Phenylephrine treatment

A 1 M solution of Phenylephrine Hydrochloride (Wako Pure Chemical Industries) dissolved in PBS was stored in the dark at 4 °C, and diluted to 1 mM for use in the experiments. Fins were first amputated following the same method as for straight amputation (see Fin amputation in Methods). In the second amputation, regenerated fin rays were amputated at two to three segments of lepidotrichia distal to the first amputation site. After the first caudal fin amputation, fish were housed in fish water (five fish/litter) with 1 mM PE solution or with the same amount of PBS. PE or PBS containing water was changed every day.

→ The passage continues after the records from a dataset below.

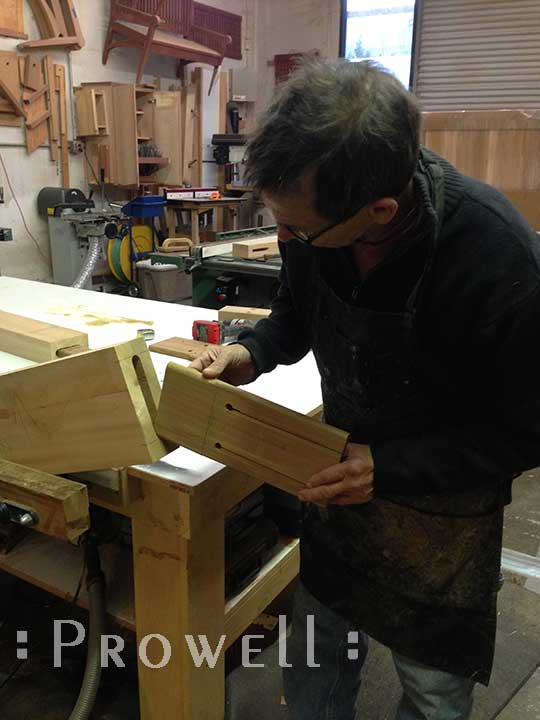 How to build wood gates, from Prowell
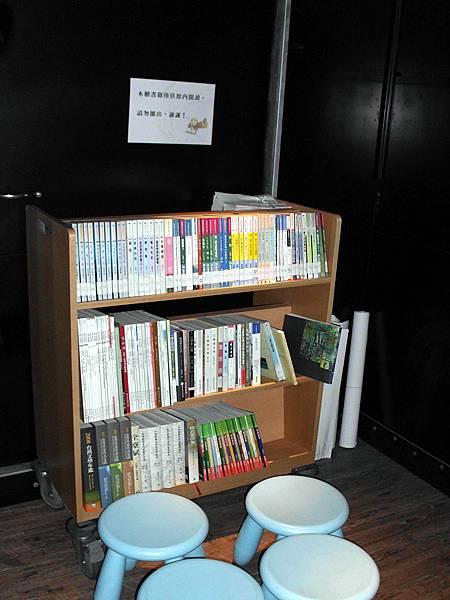 館門內,左方的台灣文學小圖書館(限定內閱,不外借)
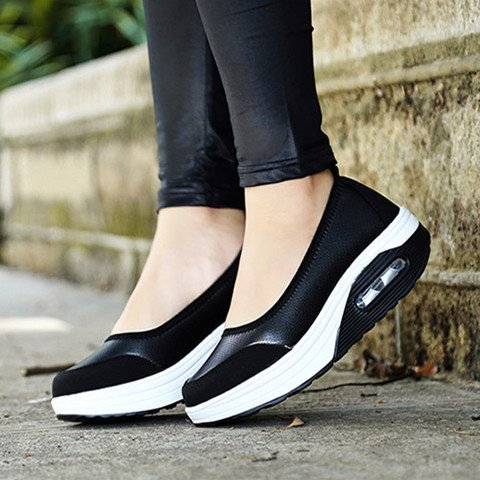 Fly-Woven Fabric Solid Daily Sneakers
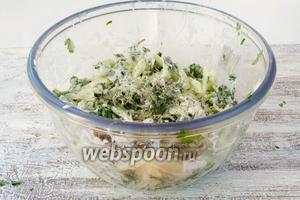 Посолить и поперчить салат. Перемешать.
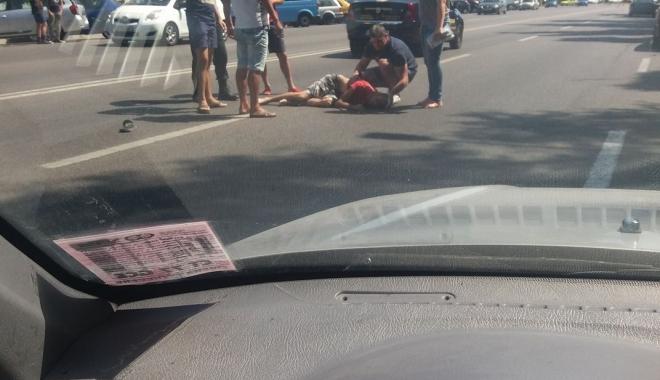 Foto: Pieton accidentat grav pe trecere de o maşina unei firme de pază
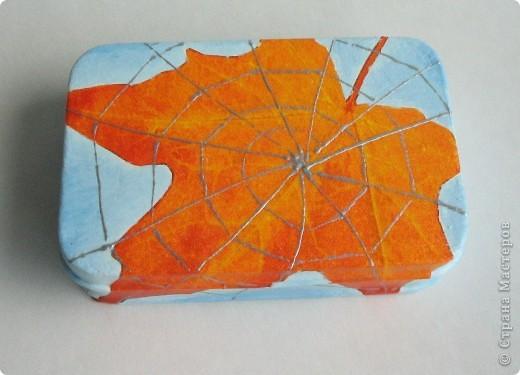 Металлическая коробочка-шкатулка из Икеи. Салфетка, подрисовка акрилом, серебряный контур фото 4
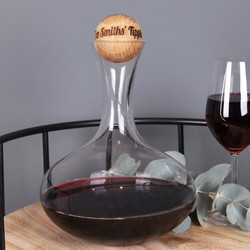 Wine Carafe with Personalised Oak Stopper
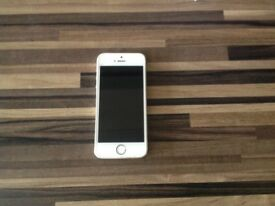 iPhone 5s 16gb Gold excellent condition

After the second caudal fin amputation, fish were housed in fish water (five fish/litter) and the water was changed every 3 days.

Statistical analysis

All statistical analysis was performed using EZR statistical software32. Statistical differences between two groups were analyzed by Welch’s t-test or paired t-test. Pearson’s correlation coefficient was used to measure correlations between two groups.